Exercise prompt —
Edit the lines starting at the one that contains "As shown in the photo, from" and stopping after the one that contains "25.3 meters" by changing "leafy bush" to "green shrub" and leaving everything else as it is. Give back only those lines.

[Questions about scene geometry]
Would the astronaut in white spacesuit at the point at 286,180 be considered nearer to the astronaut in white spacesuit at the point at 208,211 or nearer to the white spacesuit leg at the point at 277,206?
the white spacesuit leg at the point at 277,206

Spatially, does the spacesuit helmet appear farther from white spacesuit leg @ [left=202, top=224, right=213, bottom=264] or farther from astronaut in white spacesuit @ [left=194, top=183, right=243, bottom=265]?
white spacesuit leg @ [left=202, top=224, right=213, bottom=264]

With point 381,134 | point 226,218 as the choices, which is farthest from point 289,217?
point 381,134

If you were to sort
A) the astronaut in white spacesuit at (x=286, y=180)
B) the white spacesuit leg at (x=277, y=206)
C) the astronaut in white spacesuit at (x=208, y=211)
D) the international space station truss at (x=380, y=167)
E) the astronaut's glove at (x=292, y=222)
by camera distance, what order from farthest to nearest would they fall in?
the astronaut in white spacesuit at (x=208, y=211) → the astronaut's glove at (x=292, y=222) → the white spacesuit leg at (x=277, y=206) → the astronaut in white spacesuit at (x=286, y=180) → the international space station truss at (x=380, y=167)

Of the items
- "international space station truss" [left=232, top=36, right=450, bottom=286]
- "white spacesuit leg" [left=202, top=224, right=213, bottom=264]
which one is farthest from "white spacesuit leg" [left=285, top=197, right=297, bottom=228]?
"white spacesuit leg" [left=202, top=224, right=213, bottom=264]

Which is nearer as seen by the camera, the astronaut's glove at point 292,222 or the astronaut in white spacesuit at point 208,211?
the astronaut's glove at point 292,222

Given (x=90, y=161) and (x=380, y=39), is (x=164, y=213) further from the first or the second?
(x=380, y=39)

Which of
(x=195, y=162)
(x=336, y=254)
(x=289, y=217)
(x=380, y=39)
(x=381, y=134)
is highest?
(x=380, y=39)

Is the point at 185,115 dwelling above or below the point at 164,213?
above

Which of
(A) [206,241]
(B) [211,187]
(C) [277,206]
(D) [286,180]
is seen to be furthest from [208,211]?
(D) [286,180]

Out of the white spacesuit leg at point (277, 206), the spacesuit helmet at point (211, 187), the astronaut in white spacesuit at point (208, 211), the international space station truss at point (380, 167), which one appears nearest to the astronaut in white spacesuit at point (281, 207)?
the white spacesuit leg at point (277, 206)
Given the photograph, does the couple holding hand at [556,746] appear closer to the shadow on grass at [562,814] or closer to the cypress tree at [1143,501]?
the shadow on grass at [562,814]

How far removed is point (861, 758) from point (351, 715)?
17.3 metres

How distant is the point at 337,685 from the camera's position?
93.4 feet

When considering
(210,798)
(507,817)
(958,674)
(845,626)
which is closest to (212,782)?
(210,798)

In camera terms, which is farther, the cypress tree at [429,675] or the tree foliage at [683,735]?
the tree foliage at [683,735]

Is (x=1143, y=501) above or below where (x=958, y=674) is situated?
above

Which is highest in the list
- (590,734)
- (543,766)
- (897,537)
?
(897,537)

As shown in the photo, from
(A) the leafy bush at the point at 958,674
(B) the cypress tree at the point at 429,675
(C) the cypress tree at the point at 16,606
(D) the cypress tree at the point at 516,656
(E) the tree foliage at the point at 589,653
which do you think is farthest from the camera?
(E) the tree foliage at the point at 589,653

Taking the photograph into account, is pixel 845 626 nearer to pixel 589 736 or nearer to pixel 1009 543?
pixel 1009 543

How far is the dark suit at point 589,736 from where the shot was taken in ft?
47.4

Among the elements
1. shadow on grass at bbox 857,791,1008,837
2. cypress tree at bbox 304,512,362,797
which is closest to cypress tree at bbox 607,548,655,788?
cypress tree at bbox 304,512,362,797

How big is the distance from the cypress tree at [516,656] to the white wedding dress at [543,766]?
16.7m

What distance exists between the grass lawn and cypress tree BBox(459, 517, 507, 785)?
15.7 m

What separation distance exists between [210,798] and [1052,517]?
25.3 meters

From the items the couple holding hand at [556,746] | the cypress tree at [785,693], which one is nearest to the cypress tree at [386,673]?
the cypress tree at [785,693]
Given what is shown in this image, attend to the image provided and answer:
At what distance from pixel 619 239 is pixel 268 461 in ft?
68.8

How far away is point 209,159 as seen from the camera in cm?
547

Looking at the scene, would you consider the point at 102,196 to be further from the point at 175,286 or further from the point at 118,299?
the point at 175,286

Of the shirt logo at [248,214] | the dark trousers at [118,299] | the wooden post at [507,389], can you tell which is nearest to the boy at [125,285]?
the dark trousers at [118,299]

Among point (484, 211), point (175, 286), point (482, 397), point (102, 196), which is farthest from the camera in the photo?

Answer for the task —
As shown in the photo, from
(A) the green shrub at the point at 958,674
(B) the cypress tree at the point at 429,675
(C) the cypress tree at the point at 16,606
(D) the cypress tree at the point at 516,656
(E) the tree foliage at the point at 589,653
which do you think is farthest from the camera?
(E) the tree foliage at the point at 589,653

Taking the photograph into account, is pixel 845 626 nearer to pixel 589 736 or nearer to pixel 1009 543?
pixel 1009 543

How far is the dark suit at point 589,736 from where the shot was taken in ft?
47.4

Among the elements
1. shadow on grass at bbox 857,791,1008,837
2. cypress tree at bbox 304,512,362,797
which is closest to cypress tree at bbox 607,548,655,788?
cypress tree at bbox 304,512,362,797

How big is the distance from the cypress tree at [516,656] to the white wedding dress at [543,766]?
16.7m

What distance exists between the grass lawn and cypress tree BBox(459, 517, 507, 785)?
15.7 m

What separation distance exists between [210,798] and [1052,517]?
25.3 meters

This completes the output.